▶ [WHAT THE EXERCISE ASKS]: Find the word "thomsonii" in the data below and copy each line that holds it.

▶ [Collected data]:
--- START ---

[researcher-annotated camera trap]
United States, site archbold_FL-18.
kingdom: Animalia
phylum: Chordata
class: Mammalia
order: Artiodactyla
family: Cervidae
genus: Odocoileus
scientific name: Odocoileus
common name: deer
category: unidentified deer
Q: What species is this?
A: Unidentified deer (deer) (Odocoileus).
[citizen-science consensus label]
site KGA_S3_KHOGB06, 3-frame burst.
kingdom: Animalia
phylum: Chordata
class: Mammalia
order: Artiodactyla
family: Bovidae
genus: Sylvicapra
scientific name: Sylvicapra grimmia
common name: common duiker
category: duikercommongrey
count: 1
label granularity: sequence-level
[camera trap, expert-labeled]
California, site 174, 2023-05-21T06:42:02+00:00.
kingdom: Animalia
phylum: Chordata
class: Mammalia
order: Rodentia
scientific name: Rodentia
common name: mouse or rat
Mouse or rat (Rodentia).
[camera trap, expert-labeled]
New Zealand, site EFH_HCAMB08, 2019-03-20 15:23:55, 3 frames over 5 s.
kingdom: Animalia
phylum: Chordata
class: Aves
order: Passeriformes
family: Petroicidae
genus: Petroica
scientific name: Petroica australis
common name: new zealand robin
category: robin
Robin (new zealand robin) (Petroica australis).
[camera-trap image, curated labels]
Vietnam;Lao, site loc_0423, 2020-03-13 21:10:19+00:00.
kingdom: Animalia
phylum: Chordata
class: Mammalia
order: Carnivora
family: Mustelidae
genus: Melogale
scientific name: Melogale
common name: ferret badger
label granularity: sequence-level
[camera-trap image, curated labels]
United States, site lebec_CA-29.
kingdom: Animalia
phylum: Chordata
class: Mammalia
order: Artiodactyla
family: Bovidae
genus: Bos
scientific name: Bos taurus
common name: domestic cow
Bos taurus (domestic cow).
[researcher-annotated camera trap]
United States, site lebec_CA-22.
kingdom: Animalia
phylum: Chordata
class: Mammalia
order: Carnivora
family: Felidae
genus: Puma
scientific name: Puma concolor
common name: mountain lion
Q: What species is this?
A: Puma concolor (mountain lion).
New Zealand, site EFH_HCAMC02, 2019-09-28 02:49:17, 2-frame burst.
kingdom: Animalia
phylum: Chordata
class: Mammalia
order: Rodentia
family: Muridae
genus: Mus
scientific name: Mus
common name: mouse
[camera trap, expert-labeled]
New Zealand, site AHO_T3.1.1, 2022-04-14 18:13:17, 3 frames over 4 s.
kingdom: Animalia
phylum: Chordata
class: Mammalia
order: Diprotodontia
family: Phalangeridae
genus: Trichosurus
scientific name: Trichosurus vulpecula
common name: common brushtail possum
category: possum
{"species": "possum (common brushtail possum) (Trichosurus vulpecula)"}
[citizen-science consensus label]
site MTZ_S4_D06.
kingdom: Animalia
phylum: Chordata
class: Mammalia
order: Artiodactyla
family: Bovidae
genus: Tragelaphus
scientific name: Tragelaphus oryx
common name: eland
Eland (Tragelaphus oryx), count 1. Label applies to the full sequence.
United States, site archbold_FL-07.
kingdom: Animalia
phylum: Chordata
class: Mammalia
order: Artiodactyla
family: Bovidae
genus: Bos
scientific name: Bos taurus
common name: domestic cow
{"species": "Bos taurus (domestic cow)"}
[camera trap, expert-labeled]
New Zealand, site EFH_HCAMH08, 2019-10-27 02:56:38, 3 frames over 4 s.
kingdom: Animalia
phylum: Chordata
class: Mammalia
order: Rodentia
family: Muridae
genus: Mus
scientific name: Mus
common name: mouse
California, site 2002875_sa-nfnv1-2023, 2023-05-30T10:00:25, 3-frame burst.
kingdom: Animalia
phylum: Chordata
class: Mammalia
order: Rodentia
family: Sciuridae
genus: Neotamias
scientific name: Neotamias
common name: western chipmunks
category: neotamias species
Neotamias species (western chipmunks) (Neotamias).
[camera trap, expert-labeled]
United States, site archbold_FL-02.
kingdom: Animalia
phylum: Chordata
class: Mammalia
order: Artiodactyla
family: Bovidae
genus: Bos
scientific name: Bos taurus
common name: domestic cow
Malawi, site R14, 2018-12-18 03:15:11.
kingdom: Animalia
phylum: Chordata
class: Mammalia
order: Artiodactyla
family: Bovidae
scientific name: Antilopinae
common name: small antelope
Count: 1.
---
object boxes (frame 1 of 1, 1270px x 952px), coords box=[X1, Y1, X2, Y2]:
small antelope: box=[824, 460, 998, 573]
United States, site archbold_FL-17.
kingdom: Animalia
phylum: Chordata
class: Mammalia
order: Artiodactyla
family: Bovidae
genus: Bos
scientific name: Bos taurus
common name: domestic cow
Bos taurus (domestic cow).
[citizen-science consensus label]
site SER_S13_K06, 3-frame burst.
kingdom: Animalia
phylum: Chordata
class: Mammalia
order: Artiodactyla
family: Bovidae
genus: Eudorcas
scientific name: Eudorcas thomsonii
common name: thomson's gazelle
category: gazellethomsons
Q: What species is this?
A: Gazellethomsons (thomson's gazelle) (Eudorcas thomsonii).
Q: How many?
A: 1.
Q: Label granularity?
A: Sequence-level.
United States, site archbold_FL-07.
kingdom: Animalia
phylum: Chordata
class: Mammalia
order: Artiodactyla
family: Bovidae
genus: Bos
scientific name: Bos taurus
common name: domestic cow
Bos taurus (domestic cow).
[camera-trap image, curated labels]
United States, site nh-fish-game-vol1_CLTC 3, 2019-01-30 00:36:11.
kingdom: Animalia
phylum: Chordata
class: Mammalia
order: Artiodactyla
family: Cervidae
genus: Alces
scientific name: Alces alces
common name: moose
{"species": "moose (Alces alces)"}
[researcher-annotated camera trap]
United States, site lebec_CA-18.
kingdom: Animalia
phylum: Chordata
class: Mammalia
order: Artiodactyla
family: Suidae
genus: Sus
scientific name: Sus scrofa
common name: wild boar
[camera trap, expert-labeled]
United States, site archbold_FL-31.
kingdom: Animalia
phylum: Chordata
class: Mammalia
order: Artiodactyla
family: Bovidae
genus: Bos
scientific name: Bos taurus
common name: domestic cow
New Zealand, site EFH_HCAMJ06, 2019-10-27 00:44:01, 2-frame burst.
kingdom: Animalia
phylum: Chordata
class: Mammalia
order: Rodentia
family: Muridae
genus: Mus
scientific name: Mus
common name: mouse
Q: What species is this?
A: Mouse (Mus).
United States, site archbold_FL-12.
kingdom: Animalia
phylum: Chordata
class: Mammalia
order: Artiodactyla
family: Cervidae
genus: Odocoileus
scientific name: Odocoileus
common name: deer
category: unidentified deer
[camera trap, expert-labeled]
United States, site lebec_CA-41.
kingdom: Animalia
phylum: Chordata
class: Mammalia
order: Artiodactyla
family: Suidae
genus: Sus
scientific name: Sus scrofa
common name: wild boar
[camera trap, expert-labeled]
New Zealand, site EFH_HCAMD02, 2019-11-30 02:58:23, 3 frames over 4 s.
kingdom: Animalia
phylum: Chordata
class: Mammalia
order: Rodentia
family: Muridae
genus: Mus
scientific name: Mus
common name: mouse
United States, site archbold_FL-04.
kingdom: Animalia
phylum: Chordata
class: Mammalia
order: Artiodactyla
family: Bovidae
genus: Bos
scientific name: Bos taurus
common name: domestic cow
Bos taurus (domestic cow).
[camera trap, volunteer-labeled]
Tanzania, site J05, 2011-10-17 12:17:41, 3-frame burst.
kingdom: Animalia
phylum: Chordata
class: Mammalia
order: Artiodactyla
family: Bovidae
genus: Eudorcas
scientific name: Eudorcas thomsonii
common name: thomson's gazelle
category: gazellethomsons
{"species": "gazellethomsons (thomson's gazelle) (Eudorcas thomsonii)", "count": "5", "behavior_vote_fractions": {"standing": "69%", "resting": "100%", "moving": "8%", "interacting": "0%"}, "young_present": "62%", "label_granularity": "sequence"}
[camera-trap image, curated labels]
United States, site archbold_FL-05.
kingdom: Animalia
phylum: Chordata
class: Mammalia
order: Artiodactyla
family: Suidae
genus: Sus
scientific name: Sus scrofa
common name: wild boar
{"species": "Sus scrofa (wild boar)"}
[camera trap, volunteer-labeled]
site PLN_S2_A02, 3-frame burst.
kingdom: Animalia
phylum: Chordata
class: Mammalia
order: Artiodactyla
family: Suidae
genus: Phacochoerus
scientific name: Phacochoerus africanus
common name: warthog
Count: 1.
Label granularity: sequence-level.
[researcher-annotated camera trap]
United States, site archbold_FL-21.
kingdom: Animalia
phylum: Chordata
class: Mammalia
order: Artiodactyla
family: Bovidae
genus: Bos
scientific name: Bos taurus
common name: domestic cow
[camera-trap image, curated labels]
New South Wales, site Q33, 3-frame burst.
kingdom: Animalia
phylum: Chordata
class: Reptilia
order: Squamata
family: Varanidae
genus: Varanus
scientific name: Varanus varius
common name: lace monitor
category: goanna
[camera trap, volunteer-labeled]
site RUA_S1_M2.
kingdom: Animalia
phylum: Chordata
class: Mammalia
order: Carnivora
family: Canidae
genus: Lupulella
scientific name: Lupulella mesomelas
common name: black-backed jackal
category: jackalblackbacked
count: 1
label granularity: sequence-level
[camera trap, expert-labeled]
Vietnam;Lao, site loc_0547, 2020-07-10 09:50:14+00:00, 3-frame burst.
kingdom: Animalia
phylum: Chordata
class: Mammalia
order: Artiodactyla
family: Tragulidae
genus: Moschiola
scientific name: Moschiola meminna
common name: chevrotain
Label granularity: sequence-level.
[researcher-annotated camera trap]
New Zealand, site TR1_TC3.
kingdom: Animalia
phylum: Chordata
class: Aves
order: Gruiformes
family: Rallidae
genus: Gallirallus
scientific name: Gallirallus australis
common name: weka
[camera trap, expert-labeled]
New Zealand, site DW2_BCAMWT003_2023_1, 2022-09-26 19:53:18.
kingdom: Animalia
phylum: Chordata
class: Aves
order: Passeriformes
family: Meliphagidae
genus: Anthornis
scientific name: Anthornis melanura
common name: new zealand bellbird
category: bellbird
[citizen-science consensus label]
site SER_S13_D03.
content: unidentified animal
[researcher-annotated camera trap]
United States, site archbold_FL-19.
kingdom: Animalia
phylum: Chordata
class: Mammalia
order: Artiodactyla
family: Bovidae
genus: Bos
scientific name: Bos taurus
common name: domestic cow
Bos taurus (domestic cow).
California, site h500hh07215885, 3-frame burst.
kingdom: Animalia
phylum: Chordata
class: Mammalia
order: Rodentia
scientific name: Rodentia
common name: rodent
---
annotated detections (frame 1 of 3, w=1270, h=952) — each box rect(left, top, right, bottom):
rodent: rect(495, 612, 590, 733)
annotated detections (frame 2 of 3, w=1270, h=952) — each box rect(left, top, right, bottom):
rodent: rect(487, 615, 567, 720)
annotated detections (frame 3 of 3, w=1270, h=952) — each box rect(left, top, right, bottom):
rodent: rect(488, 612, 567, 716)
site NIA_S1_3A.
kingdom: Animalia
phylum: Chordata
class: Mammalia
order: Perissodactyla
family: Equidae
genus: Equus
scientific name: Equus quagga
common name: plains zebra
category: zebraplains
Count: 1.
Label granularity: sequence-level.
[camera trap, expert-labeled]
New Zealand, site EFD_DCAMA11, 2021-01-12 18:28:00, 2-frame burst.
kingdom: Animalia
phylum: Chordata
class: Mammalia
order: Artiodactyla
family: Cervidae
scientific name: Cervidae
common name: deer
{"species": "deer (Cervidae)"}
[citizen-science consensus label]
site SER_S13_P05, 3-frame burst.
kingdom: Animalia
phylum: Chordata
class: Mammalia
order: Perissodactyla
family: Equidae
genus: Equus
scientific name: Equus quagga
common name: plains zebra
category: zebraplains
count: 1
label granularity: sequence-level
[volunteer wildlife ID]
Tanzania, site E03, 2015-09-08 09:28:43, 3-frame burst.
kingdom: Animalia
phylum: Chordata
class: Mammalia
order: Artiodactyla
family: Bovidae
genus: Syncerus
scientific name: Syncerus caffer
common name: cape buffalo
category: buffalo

--- END ---

▶ [WORKED SOLUTION]:
scientific name: Eudorcas thomsonii
A: Gazellethomsons (thomson's gazelle) (Eudorcas thomsonii).
scientific name: Eudorcas thomsonii
{"species": "gazellethomsons (thomson's gazelle) (Eudorcas thomsonii)", "count": "5", "behavior_vote_fractions": {"standing": "69%", "resting": "100%", "moving": "8%", "interacting": "0%"}, "young_present": "62%", "label_granularity": "sequence"}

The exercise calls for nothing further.